On May 20, 2014, at 1:03 PM, Ben Pfaff <[email protected]> wrote:
> On Tue, May 20, 2014 at 12:40:20PM -0700, Jarno Rajahalme wrote:
>>
>> On May 20, 2014, at 10:08 AM, Ben Pfaff <[email protected]> wrote:
>>
>>> On Tue, May 20, 2014 at 09:12:23AM -0700, Ben Pfaff wrote:
>>>> On Fri, May 16, 2014 at 04:38:02PM -0700, Jarno Rajahalme wrote:
>>>>>> +static bool
>>>>>> +cmap_insert_dup(struct cmap_node *new_node, uint32_t hash,
>>>>>> + struct cmap_bucket *b)
>>>>>> +{
>>>>>> + int i;
>>>>>> +
>>>>>> + for (i = 0; i < CMAP_K; i++) {
>>>>>> + struct cmap_node *node = b->nodes[i];
>>>>>> + if (b->hashes[i] == hash && node) {
>>>>>> + for (;;) {
>>>>>> + struct cmap_node *next = cmap_node_next_protected(node);
>>>>>> + if (!next) {
>>>>>> + ovsrcu_set(&node->next, new_node);
>>>>>> + return true;
>>>>>> + }
>>>>>> + node = next;
>>>>>> + }
>>>>>
>>>>> It would be faster to add the dup to the beginning of the list instead:
>>>>>
>>>>> for (i = 0; i < CMAP_K; i++) {
>>>>> if (b->hashes[i] == hash) {
>>>>> ovsrcu_set(&new_node->next, b->nodes[i]);
>>>>> b->nodes[i] = new_node;
>>>>> return true;
>>>>> }
>>>>> }
>>>>>
>>>>> Syncing via the counter should be unnecessary, as the hash value was
>>>>> already set.
>>>>
>>>> That's a good point about the counter.
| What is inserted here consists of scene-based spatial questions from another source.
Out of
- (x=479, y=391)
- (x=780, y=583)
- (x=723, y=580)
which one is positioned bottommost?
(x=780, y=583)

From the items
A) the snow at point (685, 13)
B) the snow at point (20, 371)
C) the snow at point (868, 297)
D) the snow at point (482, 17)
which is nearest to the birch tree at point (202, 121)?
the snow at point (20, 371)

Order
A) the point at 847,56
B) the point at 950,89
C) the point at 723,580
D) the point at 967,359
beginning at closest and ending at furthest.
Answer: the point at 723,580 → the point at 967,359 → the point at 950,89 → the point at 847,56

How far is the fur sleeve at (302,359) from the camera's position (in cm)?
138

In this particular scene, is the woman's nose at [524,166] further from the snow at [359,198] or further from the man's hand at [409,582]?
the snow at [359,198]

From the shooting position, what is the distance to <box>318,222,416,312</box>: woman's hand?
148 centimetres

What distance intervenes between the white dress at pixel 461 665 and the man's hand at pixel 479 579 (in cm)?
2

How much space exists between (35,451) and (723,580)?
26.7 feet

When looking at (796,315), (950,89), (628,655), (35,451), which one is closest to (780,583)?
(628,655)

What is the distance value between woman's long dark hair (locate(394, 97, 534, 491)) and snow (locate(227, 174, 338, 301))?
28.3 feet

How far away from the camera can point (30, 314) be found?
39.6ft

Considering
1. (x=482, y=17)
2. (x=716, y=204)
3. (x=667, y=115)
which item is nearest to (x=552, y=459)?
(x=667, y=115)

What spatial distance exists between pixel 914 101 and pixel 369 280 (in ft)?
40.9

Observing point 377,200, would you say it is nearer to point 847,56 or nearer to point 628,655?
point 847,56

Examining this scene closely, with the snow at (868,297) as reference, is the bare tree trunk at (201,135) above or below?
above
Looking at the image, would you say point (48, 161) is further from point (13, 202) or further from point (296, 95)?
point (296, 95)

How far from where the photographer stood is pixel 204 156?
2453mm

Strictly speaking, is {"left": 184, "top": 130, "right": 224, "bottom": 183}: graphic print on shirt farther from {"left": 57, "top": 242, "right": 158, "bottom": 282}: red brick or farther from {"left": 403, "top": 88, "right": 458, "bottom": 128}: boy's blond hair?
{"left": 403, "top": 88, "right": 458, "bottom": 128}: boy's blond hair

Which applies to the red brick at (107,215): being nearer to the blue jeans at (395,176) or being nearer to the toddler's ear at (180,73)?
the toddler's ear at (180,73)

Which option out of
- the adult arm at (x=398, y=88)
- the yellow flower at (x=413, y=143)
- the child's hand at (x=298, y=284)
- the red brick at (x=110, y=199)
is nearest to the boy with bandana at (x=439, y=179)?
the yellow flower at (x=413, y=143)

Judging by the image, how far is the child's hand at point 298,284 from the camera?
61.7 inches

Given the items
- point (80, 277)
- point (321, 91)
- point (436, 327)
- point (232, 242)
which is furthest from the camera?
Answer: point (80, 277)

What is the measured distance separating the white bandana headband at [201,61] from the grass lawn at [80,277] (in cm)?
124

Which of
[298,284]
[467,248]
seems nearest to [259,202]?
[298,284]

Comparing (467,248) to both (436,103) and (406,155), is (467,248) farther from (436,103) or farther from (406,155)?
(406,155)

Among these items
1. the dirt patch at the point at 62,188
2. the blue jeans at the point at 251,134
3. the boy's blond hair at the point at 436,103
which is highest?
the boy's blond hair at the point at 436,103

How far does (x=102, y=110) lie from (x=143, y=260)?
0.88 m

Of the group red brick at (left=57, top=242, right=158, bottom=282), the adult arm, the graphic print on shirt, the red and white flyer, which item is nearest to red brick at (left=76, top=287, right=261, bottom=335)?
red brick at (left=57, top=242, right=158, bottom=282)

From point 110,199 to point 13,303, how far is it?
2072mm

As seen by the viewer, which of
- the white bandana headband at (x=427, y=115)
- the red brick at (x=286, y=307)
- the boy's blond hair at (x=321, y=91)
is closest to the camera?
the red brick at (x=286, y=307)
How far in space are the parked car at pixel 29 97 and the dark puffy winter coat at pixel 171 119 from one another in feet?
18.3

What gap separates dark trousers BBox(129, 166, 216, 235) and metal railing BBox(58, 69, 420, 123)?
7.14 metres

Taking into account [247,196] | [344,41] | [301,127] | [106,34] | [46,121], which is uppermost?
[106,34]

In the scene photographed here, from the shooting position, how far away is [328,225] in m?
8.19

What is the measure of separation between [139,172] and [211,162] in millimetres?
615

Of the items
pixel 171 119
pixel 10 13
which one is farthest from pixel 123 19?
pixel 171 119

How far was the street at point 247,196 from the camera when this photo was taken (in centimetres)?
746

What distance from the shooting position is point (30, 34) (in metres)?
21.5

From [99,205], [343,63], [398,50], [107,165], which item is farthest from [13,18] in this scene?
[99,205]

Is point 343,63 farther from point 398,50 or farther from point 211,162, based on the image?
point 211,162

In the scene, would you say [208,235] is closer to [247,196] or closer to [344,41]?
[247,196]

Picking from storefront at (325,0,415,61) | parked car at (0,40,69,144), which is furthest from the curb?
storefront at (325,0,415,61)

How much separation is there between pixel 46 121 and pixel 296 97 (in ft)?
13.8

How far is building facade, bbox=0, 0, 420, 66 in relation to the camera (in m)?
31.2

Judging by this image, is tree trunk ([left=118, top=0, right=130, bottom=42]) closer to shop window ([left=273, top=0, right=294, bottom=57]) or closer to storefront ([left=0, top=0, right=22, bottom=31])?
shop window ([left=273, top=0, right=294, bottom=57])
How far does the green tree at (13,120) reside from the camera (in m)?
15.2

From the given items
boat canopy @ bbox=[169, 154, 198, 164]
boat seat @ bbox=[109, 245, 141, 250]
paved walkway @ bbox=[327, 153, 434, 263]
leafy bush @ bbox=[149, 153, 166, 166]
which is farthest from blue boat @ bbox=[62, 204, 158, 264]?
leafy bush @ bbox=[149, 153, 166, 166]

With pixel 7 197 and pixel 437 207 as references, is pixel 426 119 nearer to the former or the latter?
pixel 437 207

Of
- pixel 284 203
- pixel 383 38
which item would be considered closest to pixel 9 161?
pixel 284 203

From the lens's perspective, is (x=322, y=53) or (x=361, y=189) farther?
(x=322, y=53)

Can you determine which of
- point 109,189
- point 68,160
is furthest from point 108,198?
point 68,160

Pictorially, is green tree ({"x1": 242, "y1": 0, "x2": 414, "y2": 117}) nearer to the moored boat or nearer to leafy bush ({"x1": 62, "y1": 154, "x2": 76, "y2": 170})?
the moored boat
That's the reason that I
>>>> switched to this method in v2.
>>>
>>> OK, here's an incremental I'm folding in. What do you think?
>>>
>>> diff --git a/lib/cmap.c b/lib/cmap.c
>>> index a1367bc..30a6e2d 100644
>>> --- a/lib/cmap.c
>>> +++ b/lib/cmap.c
>>> @@ -392,7 +392,7 @@ cmap_set_bucket(struct cmap_bucket *b, int i,
>>>
>>> /* Searches 'b' for a node with the given 'hash'. If it finds one, adds
>>> * 'new_node' to the node's linked list and returns true. If it does not
>>> find
>>> - * one, returns false. */
>>> + * one, returns false. */
>>> static bool
>>> cmap_insert_dup(struct cmap_node *new_node, uint32_t hash,
>>> struct cmap_bucket *b)
>>> @@ -402,14 +402,30 @@ cmap_insert_dup(struct cmap_node *new_node, uint32_t
>>> hash,
>>> for (i = 0; i < CMAP_K; i++) {
>>> struct cmap_node *node = b->nodes[i];
>>> if (b->hashes[i] == hash && node) {
>>> + struct cmap_node *p;
>>> +
>>> + /* The common case is that 'new_node' is a singleton, with a
>>> null
>>> + * 'next' pointer, but rehashing can add a longer chain. Find
>>> the
>>> + * end of the chain starting at 'new_node', then splice 'node'
>>> to
>>> + * the end of that chain. */
>>
>> I think this could be done regardless of the value of the
>> ?node?. ?node? could be NULL, if a preceding remove just NULLed the
>> node pointer but left the hash intact. I.e. it seems to me that when
>> a node is removed, there is no reason to remove the hash value from
>> the bucket, meaning that syncing via the counter would not be
>> necessary when removing nodes from cmap.
>
> I believe that the incremental that I posted does what you are describing.
> It does not call cmap_set_bucket() or set ->hashes[].
There is still this before the added code lines:
@@ -402,14 +402,30 @@ cmap_insert_dup(struct cmap_node *new_node, uint32_t hash,
for (i = 0; i < CMAP_K; i++) {
struct cmap_node *node = b->nodes[i];
if (b->hashes[i] == hash && node) {
i.e., ‘node’ is checked to be non-NULL.